Retrospective studies are observational studies that look back in time. In retrospective studies, researchers start with a population that's already experienced a given outcome, such as cancer, and try to go back in time to find exposures that make have contributed. In many cases, data used in retrospective studies was generated before the study was conceived, so it isn't always a perfect fit. And researchers may not have all the information they need to definitively answer a question. In other cases, like outbreak investigations, researchers rely on retrospective data gathering to help them determine the source of an illness. They start with sick people and work back in time to find the source of the illness.
Sometimes called a run-in phase, a run-in period describes the period of time before the start of a clinical trial, before the participant receives or participants in any intervention. Data from run-in periods are used for two reasons: to screen out participants who are not eligible based on conditions or exclusions or who show that they are unwilling or unable to be compliant with the intervention, or as a “washout” period to allow the effects of a previous intervention to fade before starting a new one.
A systematic review is a type of study that comprehensively review all other relevant studies on a specific research question or clinical topic. On the hierarchy of evidence — the weakest evidence to the strongest evidence in terms of methodology — systematic reviews are second highest, just under meta-analyses. During a systematic review, researchers review and combine all the information from published and unpublished studies they have identified that meet pre-defined criteria.
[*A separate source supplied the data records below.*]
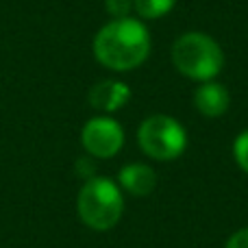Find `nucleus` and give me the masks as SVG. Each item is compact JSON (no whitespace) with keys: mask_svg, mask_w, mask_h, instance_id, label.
Instances as JSON below:
<instances>
[{"mask_svg":"<svg viewBox=\"0 0 248 248\" xmlns=\"http://www.w3.org/2000/svg\"><path fill=\"white\" fill-rule=\"evenodd\" d=\"M150 55V33L140 20L118 17L94 37V57L109 70H133Z\"/></svg>","mask_w":248,"mask_h":248,"instance_id":"obj_1","label":"nucleus"},{"mask_svg":"<svg viewBox=\"0 0 248 248\" xmlns=\"http://www.w3.org/2000/svg\"><path fill=\"white\" fill-rule=\"evenodd\" d=\"M172 63L183 77L192 81H214L224 65V55L220 44L207 33H192L181 35L172 46Z\"/></svg>","mask_w":248,"mask_h":248,"instance_id":"obj_2","label":"nucleus"},{"mask_svg":"<svg viewBox=\"0 0 248 248\" xmlns=\"http://www.w3.org/2000/svg\"><path fill=\"white\" fill-rule=\"evenodd\" d=\"M77 209L81 220L94 231H109L122 218L124 198L122 192L111 179L92 176L83 183L78 192Z\"/></svg>","mask_w":248,"mask_h":248,"instance_id":"obj_3","label":"nucleus"},{"mask_svg":"<svg viewBox=\"0 0 248 248\" xmlns=\"http://www.w3.org/2000/svg\"><path fill=\"white\" fill-rule=\"evenodd\" d=\"M140 148L157 161H174L185 153L187 133L179 120L170 116H150L137 131Z\"/></svg>","mask_w":248,"mask_h":248,"instance_id":"obj_4","label":"nucleus"},{"mask_svg":"<svg viewBox=\"0 0 248 248\" xmlns=\"http://www.w3.org/2000/svg\"><path fill=\"white\" fill-rule=\"evenodd\" d=\"M83 148L96 159H109L120 153L124 131L113 118H92L81 131Z\"/></svg>","mask_w":248,"mask_h":248,"instance_id":"obj_5","label":"nucleus"},{"mask_svg":"<svg viewBox=\"0 0 248 248\" xmlns=\"http://www.w3.org/2000/svg\"><path fill=\"white\" fill-rule=\"evenodd\" d=\"M128 100H131V90H128V85L122 81H116V78L100 81L98 85H94L90 92V105L105 113L118 111Z\"/></svg>","mask_w":248,"mask_h":248,"instance_id":"obj_6","label":"nucleus"},{"mask_svg":"<svg viewBox=\"0 0 248 248\" xmlns=\"http://www.w3.org/2000/svg\"><path fill=\"white\" fill-rule=\"evenodd\" d=\"M231 96L229 90L218 81H207L194 92V107L207 118H220L227 113Z\"/></svg>","mask_w":248,"mask_h":248,"instance_id":"obj_7","label":"nucleus"},{"mask_svg":"<svg viewBox=\"0 0 248 248\" xmlns=\"http://www.w3.org/2000/svg\"><path fill=\"white\" fill-rule=\"evenodd\" d=\"M118 179H120L122 187L131 196H137V198L150 196L155 192V187H157V174L146 163H128V166H124L120 170Z\"/></svg>","mask_w":248,"mask_h":248,"instance_id":"obj_8","label":"nucleus"},{"mask_svg":"<svg viewBox=\"0 0 248 248\" xmlns=\"http://www.w3.org/2000/svg\"><path fill=\"white\" fill-rule=\"evenodd\" d=\"M176 4V0H133L137 16L141 20H157L163 17L166 13L172 11V7Z\"/></svg>","mask_w":248,"mask_h":248,"instance_id":"obj_9","label":"nucleus"},{"mask_svg":"<svg viewBox=\"0 0 248 248\" xmlns=\"http://www.w3.org/2000/svg\"><path fill=\"white\" fill-rule=\"evenodd\" d=\"M233 157H235L237 166L248 174V131L240 133L233 141Z\"/></svg>","mask_w":248,"mask_h":248,"instance_id":"obj_10","label":"nucleus"},{"mask_svg":"<svg viewBox=\"0 0 248 248\" xmlns=\"http://www.w3.org/2000/svg\"><path fill=\"white\" fill-rule=\"evenodd\" d=\"M105 9H107L109 16H113V20L128 17L133 9V0H105Z\"/></svg>","mask_w":248,"mask_h":248,"instance_id":"obj_11","label":"nucleus"},{"mask_svg":"<svg viewBox=\"0 0 248 248\" xmlns=\"http://www.w3.org/2000/svg\"><path fill=\"white\" fill-rule=\"evenodd\" d=\"M224 248H248V227L233 233V235L227 240V246Z\"/></svg>","mask_w":248,"mask_h":248,"instance_id":"obj_12","label":"nucleus"},{"mask_svg":"<svg viewBox=\"0 0 248 248\" xmlns=\"http://www.w3.org/2000/svg\"><path fill=\"white\" fill-rule=\"evenodd\" d=\"M77 170L81 172L83 176H87V179H92V176H94V166H92V163H87V159H78Z\"/></svg>","mask_w":248,"mask_h":248,"instance_id":"obj_13","label":"nucleus"}]
</instances>
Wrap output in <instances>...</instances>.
They involve five steps: framing a question; identifying the relevant research; assessing the quality of the studies; summarizing the evidence; and interpreting the findings.
In translational or applied scientific studies, researchers use a body of scientific knowledge to solve a practical problem. For example, basic research identified a gene that causes a common form of the blood clotting disorder hemophilia. In a subsequent translational study, researchers used a virus to replace the broken gene in human cells, successfully treating six patients with the disease.
A washout period can describe two scenarios: a) the run-in period before a study begins during which researchers are waiting for a previous drug or intervention’s effects to wear off before they start a new one (to avoid confounding between the two interventions), or b) the period between two different interventions when researchers are waiting for the participants’ bodies to normalize after the first intervention before beginning the next one.
An example of the latter might be a study in which people participate in a strictly defined sleep or exercise or diet routine for a couple of weeks and then, after a washout period of perhaps two weeks, participates in a different strictly defined sleep or exercise or diet routine to compare the effects of each one in each person (a type of self-controlled case series design or cross-over study).